(TASK DATA begins)
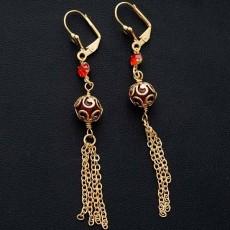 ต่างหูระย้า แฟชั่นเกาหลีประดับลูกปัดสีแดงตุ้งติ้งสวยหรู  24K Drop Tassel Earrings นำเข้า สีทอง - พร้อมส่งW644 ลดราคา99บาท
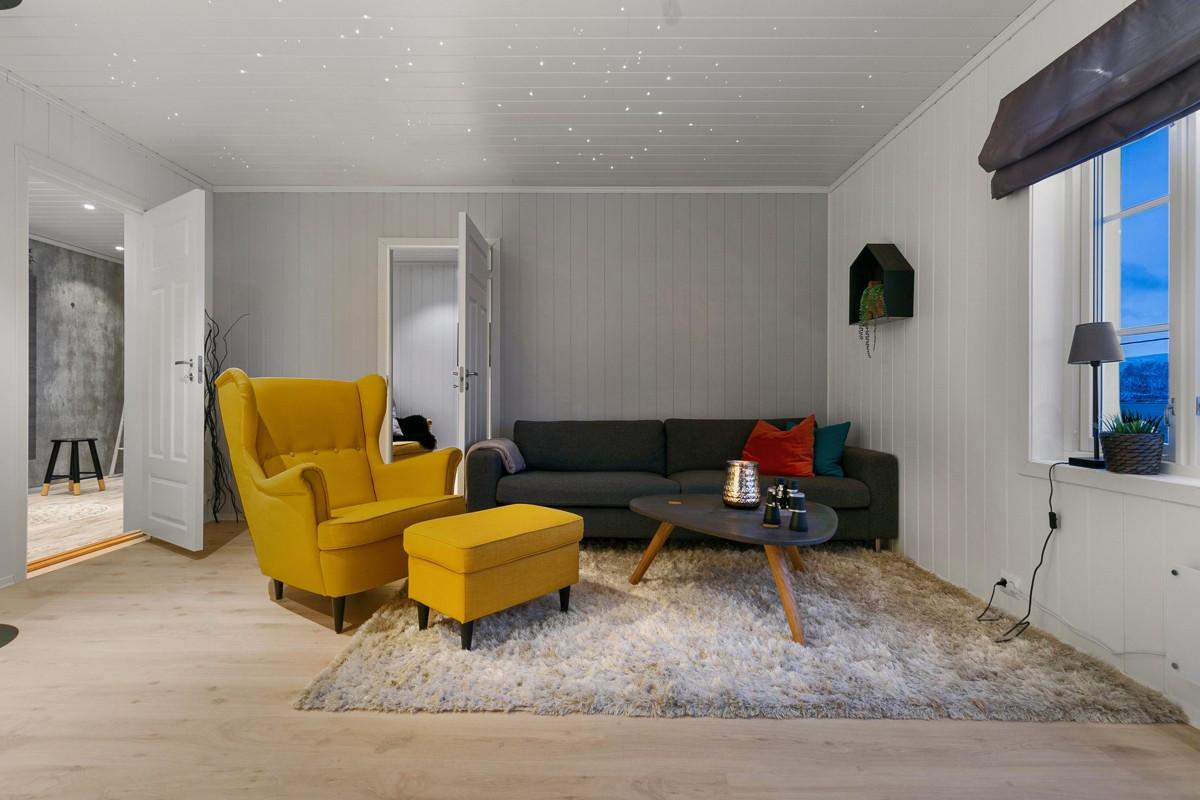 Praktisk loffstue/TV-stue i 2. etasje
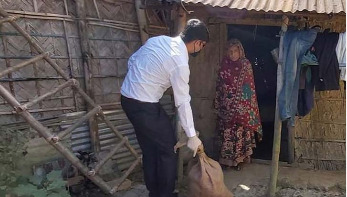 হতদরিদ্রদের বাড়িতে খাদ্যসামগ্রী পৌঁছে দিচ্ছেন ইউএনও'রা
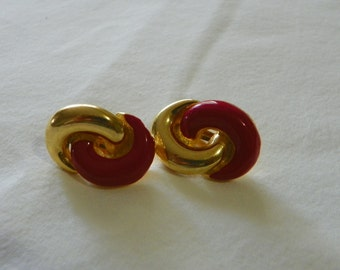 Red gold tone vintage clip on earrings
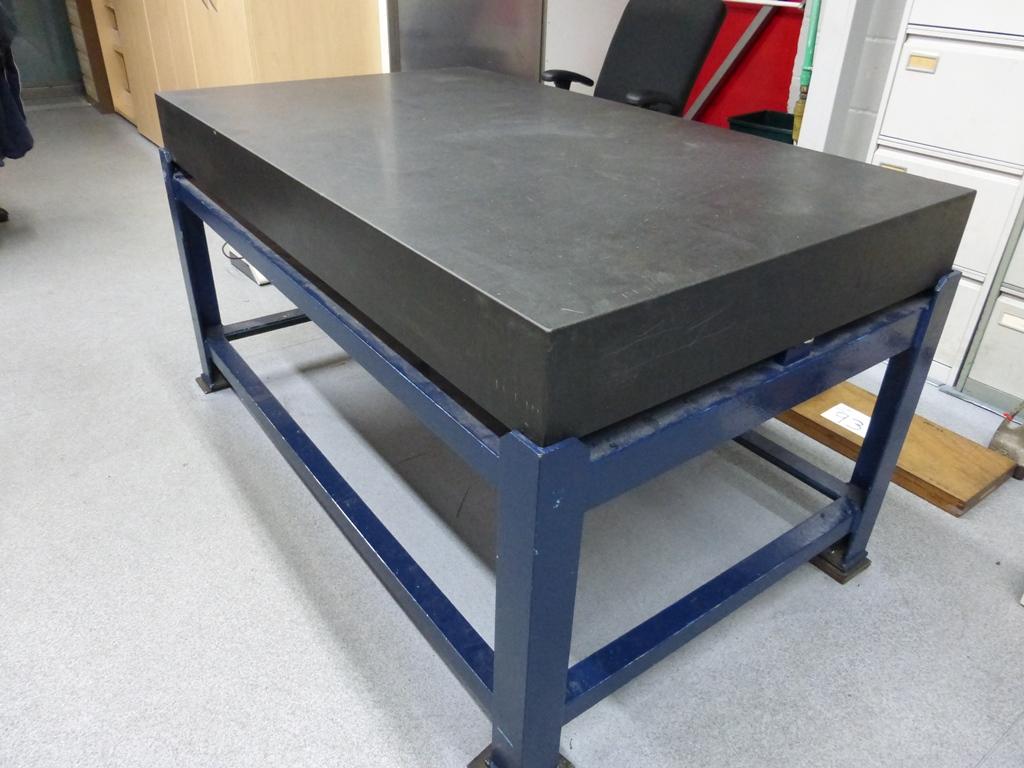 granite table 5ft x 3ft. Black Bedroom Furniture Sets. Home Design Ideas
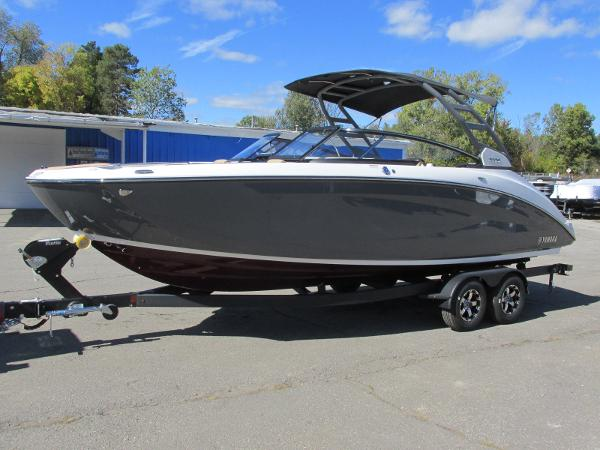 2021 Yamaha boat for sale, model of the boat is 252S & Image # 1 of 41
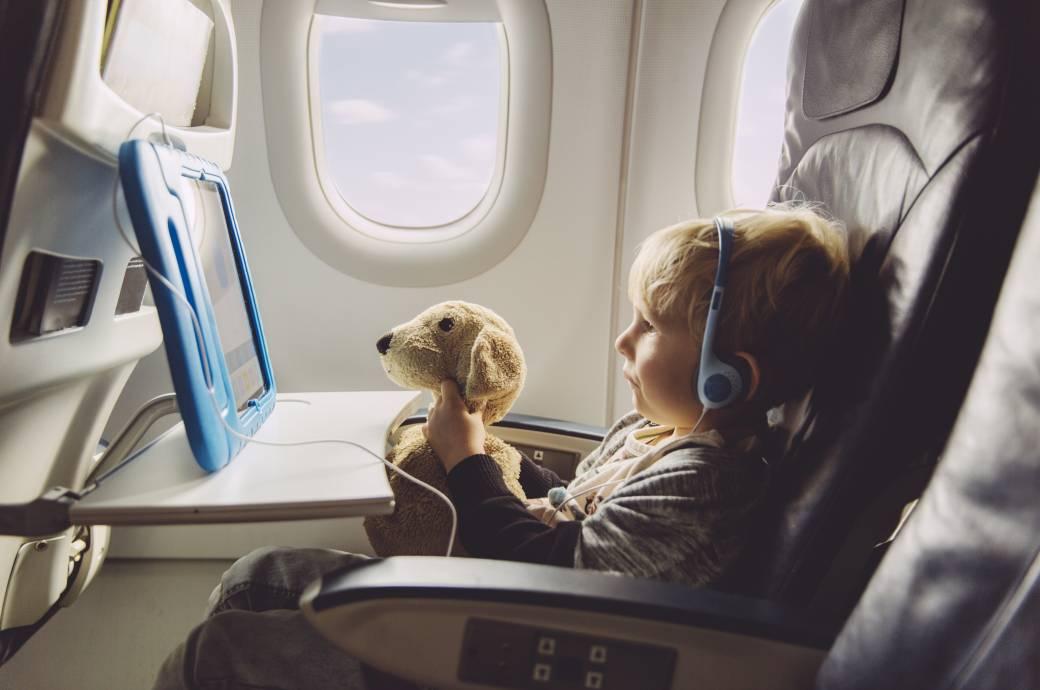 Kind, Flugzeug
(TASK DATA ends)
(TASK DATA begins)
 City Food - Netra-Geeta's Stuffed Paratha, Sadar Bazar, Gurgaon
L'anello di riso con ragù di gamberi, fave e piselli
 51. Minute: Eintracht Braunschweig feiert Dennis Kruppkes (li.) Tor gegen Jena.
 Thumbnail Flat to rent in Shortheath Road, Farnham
(TASK DATA ends)
(TASK DATA begins)
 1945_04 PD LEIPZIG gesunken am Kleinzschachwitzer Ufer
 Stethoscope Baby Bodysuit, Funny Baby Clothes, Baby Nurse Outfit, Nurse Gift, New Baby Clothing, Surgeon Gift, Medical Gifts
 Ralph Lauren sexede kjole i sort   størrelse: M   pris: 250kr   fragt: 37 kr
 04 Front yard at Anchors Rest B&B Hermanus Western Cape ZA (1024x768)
(TASK DATA ends)
## INSTRUCTIONS FOR THE TASK
Above are the records; from them, give again exactly the lines from the one containing "1945_04 PD LEIPZIG" to the one containing "04 Front yard", both lines included, and nothing more.

## SOLUTION BELOW
 1945_04 PD LEIPZIG gesunken am Kleinzschachwitzer Ufer
 Stethoscope Baby Bodysuit, Funny Baby Clothes, Baby Nurse Outfit, Nurse Gift, New Baby Clothing, Surgeon Gift, Medical Gifts
 Ralph Lauren sexede kjole i sort   størrelse: M   pris: 250kr   fragt: 37 kr
 04 Front yard at Anchors Rest B&B Hermanus Western Cape ZA (1024x768)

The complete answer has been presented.